Jest głównym wokalistą zespołu Johnny Flynn and The Sussex Wit i grał Dylana Wittera w sitcomie Netflix Lovesick.
Granie kultowego piosenkarza, takiego jak David Bowie, może potencjalnie zmienić życie aktora. Flynn właściwie nie chciał być brany pod uwagę za tę rolę, ponieważ myślał, że to „niebezpieczne terytorium”.
Flynn wyraził swoje zaniepokojenie w wywiadzie dla Vanity Fair, mówiąc, że scenariusz brzmi zbyt ambitnie.
Powiedział: „Są filmy biograficzne, które naprawdę kocham – ale głównie są to te, które są tylko chwilą w czasie… Nie byłem tak w stylu Bohemian Rhapsody, Rocketman dla Davida, ponieważ jest tak wieloma rzeczami, że nie sądzę, aby jedna osoba mogła unieść wszystkie te rzeczy. To może być protekcjonalne wobec jego dziedzictwa."

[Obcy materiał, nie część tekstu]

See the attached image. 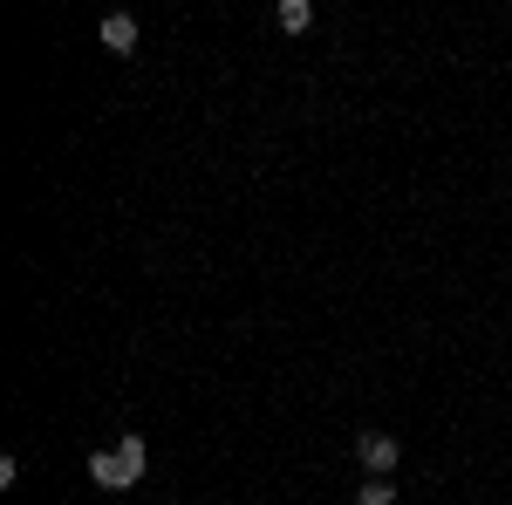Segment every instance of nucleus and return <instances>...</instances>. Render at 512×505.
<instances>
[{"label":"nucleus","mask_w":512,"mask_h":505,"mask_svg":"<svg viewBox=\"0 0 512 505\" xmlns=\"http://www.w3.org/2000/svg\"><path fill=\"white\" fill-rule=\"evenodd\" d=\"M117 458L137 471V485H144V471H151V444H144L137 430H123V437H117Z\"/></svg>","instance_id":"nucleus-4"},{"label":"nucleus","mask_w":512,"mask_h":505,"mask_svg":"<svg viewBox=\"0 0 512 505\" xmlns=\"http://www.w3.org/2000/svg\"><path fill=\"white\" fill-rule=\"evenodd\" d=\"M355 505H396V485H390V478H362Z\"/></svg>","instance_id":"nucleus-6"},{"label":"nucleus","mask_w":512,"mask_h":505,"mask_svg":"<svg viewBox=\"0 0 512 505\" xmlns=\"http://www.w3.org/2000/svg\"><path fill=\"white\" fill-rule=\"evenodd\" d=\"M96 35H103L110 55H137V14H103V28H96Z\"/></svg>","instance_id":"nucleus-3"},{"label":"nucleus","mask_w":512,"mask_h":505,"mask_svg":"<svg viewBox=\"0 0 512 505\" xmlns=\"http://www.w3.org/2000/svg\"><path fill=\"white\" fill-rule=\"evenodd\" d=\"M89 478H96L103 492H137V471L117 458V444H110V451H89Z\"/></svg>","instance_id":"nucleus-2"},{"label":"nucleus","mask_w":512,"mask_h":505,"mask_svg":"<svg viewBox=\"0 0 512 505\" xmlns=\"http://www.w3.org/2000/svg\"><path fill=\"white\" fill-rule=\"evenodd\" d=\"M355 465H362V478H390L403 465V444H396L390 430H362L355 437Z\"/></svg>","instance_id":"nucleus-1"},{"label":"nucleus","mask_w":512,"mask_h":505,"mask_svg":"<svg viewBox=\"0 0 512 505\" xmlns=\"http://www.w3.org/2000/svg\"><path fill=\"white\" fill-rule=\"evenodd\" d=\"M506 505H512V499H506Z\"/></svg>","instance_id":"nucleus-7"},{"label":"nucleus","mask_w":512,"mask_h":505,"mask_svg":"<svg viewBox=\"0 0 512 505\" xmlns=\"http://www.w3.org/2000/svg\"><path fill=\"white\" fill-rule=\"evenodd\" d=\"M274 21L287 28V35H308V28H315V7H308V0H280Z\"/></svg>","instance_id":"nucleus-5"}]
</instances>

W końcu zgodził się przyjąć tę rolę, po tym, jak scenariusz został przerobiony, aby skupić się głównie na małej części życia Bowiego w 1971 roku, kiedy po raz pierwszy koncertował w Ameryce.

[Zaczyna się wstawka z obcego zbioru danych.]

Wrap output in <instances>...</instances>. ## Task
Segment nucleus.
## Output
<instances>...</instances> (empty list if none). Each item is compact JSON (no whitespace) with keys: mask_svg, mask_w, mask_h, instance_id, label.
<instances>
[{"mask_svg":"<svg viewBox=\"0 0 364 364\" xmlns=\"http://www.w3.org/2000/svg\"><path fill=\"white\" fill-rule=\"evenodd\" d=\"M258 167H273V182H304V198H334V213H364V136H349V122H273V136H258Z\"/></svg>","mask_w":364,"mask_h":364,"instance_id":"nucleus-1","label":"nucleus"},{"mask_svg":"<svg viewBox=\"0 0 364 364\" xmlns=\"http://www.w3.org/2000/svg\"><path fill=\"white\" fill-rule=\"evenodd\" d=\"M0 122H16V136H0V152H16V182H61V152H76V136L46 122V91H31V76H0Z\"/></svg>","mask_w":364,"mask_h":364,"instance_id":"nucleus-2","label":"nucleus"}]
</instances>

Flynn powiedział, że w tym okresie swojego życia przeprowadził wiele badań na temat Bowiego w ramach przygotowań do zagrania go. Stracił również około 35 funtów, aby odtworzyć smukłą sylwetkę Bowiego.

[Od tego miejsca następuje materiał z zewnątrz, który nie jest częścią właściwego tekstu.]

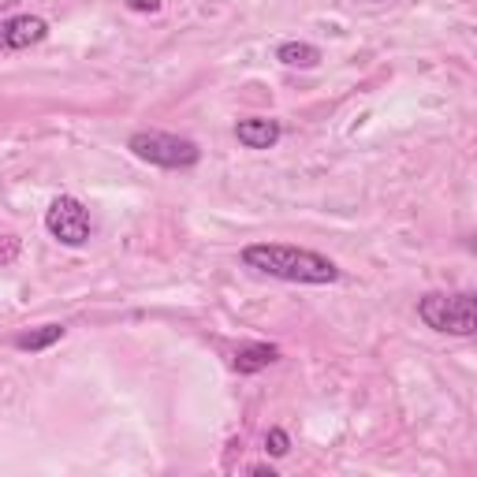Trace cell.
Wrapping results in <instances>:
<instances>
[{
	"label": "cell",
	"instance_id": "cell-1",
	"mask_svg": "<svg viewBox=\"0 0 477 477\" xmlns=\"http://www.w3.org/2000/svg\"><path fill=\"white\" fill-rule=\"evenodd\" d=\"M243 265L261 276L287 280V284H336L340 268L317 251H299V246L280 243H254L243 251Z\"/></svg>",
	"mask_w": 477,
	"mask_h": 477
},
{
	"label": "cell",
	"instance_id": "cell-2",
	"mask_svg": "<svg viewBox=\"0 0 477 477\" xmlns=\"http://www.w3.org/2000/svg\"><path fill=\"white\" fill-rule=\"evenodd\" d=\"M127 150L138 160L157 164V169H172V172H186V169H194V164L201 160L198 142L179 138V135H164V131H138V135H131Z\"/></svg>",
	"mask_w": 477,
	"mask_h": 477
},
{
	"label": "cell",
	"instance_id": "cell-3",
	"mask_svg": "<svg viewBox=\"0 0 477 477\" xmlns=\"http://www.w3.org/2000/svg\"><path fill=\"white\" fill-rule=\"evenodd\" d=\"M418 317L432 332H448V336H473L477 332V299L470 292L463 295H440L432 292L418 302Z\"/></svg>",
	"mask_w": 477,
	"mask_h": 477
},
{
	"label": "cell",
	"instance_id": "cell-4",
	"mask_svg": "<svg viewBox=\"0 0 477 477\" xmlns=\"http://www.w3.org/2000/svg\"><path fill=\"white\" fill-rule=\"evenodd\" d=\"M45 227H49V235L56 243H64V246H82L90 239V210L82 205L78 198H56L49 205V213H45Z\"/></svg>",
	"mask_w": 477,
	"mask_h": 477
},
{
	"label": "cell",
	"instance_id": "cell-5",
	"mask_svg": "<svg viewBox=\"0 0 477 477\" xmlns=\"http://www.w3.org/2000/svg\"><path fill=\"white\" fill-rule=\"evenodd\" d=\"M45 37H49V23L41 15H15L8 23H0V45L4 49H30Z\"/></svg>",
	"mask_w": 477,
	"mask_h": 477
},
{
	"label": "cell",
	"instance_id": "cell-6",
	"mask_svg": "<svg viewBox=\"0 0 477 477\" xmlns=\"http://www.w3.org/2000/svg\"><path fill=\"white\" fill-rule=\"evenodd\" d=\"M235 138L246 150H273L280 142V123L276 119H239Z\"/></svg>",
	"mask_w": 477,
	"mask_h": 477
},
{
	"label": "cell",
	"instance_id": "cell-7",
	"mask_svg": "<svg viewBox=\"0 0 477 477\" xmlns=\"http://www.w3.org/2000/svg\"><path fill=\"white\" fill-rule=\"evenodd\" d=\"M280 358V347L273 343H251V347H243L239 355H235V373H261L268 369Z\"/></svg>",
	"mask_w": 477,
	"mask_h": 477
},
{
	"label": "cell",
	"instance_id": "cell-8",
	"mask_svg": "<svg viewBox=\"0 0 477 477\" xmlns=\"http://www.w3.org/2000/svg\"><path fill=\"white\" fill-rule=\"evenodd\" d=\"M276 60L287 68H317L321 64V49L309 45V41H284L276 49Z\"/></svg>",
	"mask_w": 477,
	"mask_h": 477
},
{
	"label": "cell",
	"instance_id": "cell-9",
	"mask_svg": "<svg viewBox=\"0 0 477 477\" xmlns=\"http://www.w3.org/2000/svg\"><path fill=\"white\" fill-rule=\"evenodd\" d=\"M60 340H64V325H41V328L23 332V336H15V347L19 350H45Z\"/></svg>",
	"mask_w": 477,
	"mask_h": 477
},
{
	"label": "cell",
	"instance_id": "cell-10",
	"mask_svg": "<svg viewBox=\"0 0 477 477\" xmlns=\"http://www.w3.org/2000/svg\"><path fill=\"white\" fill-rule=\"evenodd\" d=\"M265 451L273 455V459H284V455L292 451V437H287L284 429H268L265 432Z\"/></svg>",
	"mask_w": 477,
	"mask_h": 477
},
{
	"label": "cell",
	"instance_id": "cell-11",
	"mask_svg": "<svg viewBox=\"0 0 477 477\" xmlns=\"http://www.w3.org/2000/svg\"><path fill=\"white\" fill-rule=\"evenodd\" d=\"M15 254H19V239L15 235H0V265L15 261Z\"/></svg>",
	"mask_w": 477,
	"mask_h": 477
},
{
	"label": "cell",
	"instance_id": "cell-12",
	"mask_svg": "<svg viewBox=\"0 0 477 477\" xmlns=\"http://www.w3.org/2000/svg\"><path fill=\"white\" fill-rule=\"evenodd\" d=\"M131 12H160V0H127Z\"/></svg>",
	"mask_w": 477,
	"mask_h": 477
},
{
	"label": "cell",
	"instance_id": "cell-13",
	"mask_svg": "<svg viewBox=\"0 0 477 477\" xmlns=\"http://www.w3.org/2000/svg\"><path fill=\"white\" fill-rule=\"evenodd\" d=\"M251 473H254V477H276L273 466H251Z\"/></svg>",
	"mask_w": 477,
	"mask_h": 477
},
{
	"label": "cell",
	"instance_id": "cell-14",
	"mask_svg": "<svg viewBox=\"0 0 477 477\" xmlns=\"http://www.w3.org/2000/svg\"><path fill=\"white\" fill-rule=\"evenodd\" d=\"M4 4H12V0H0V8H4Z\"/></svg>",
	"mask_w": 477,
	"mask_h": 477
}]
</instances>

Jednak Flynn skupił się głównie na aspektach pisania piosenek podczas grania Davida Bowiego w swoich badaniach. Film skupia się na mrocznych czasach twórczo dla muzyka, kiedy nie był tak pewny swojego pisania piosenek i artyzmu.
W wywiadzie dla Yahoo, Flynn powiedział, że jest to film o Bowiemu, "zanim zaczął działać". Powiedział, że Bowie wstydził się grać muzykę ze swojego albumu The Man Who Sold The World, ale zamiast tego coverował utwory innych zespołów.
„Pomyślałem więc, że byłoby fajną i miłą częścią moich badań napisać piosenkę tak, jakbym był Davidem próbującym oszukać Lou Reeda” – wyjaśnił aktor. „Na szczęście nie powiedziałem sobie, że to musi być tak dobre, jak najlepsza piosenka Davida Bowiego. W tamtym momencie było to swego rodzaju częścią fabuły, że gra piosenki, które brzmią trochę jak zdzierstwo.”
Niedawny zwiastun Gwiezdnego pyłu ujawnia transformację Flynna w Bowie, który jest nerwowy i niepewny siebie. To nie jest David Bowie, do którego wielu jest przyzwyczajonych, w biografii, która w rzeczywistości dotyczy konkretnej trasy w życiu piosenkarza.
Stardust zadebiutuje 25 listopada w kinach i w serwisach streamingowych.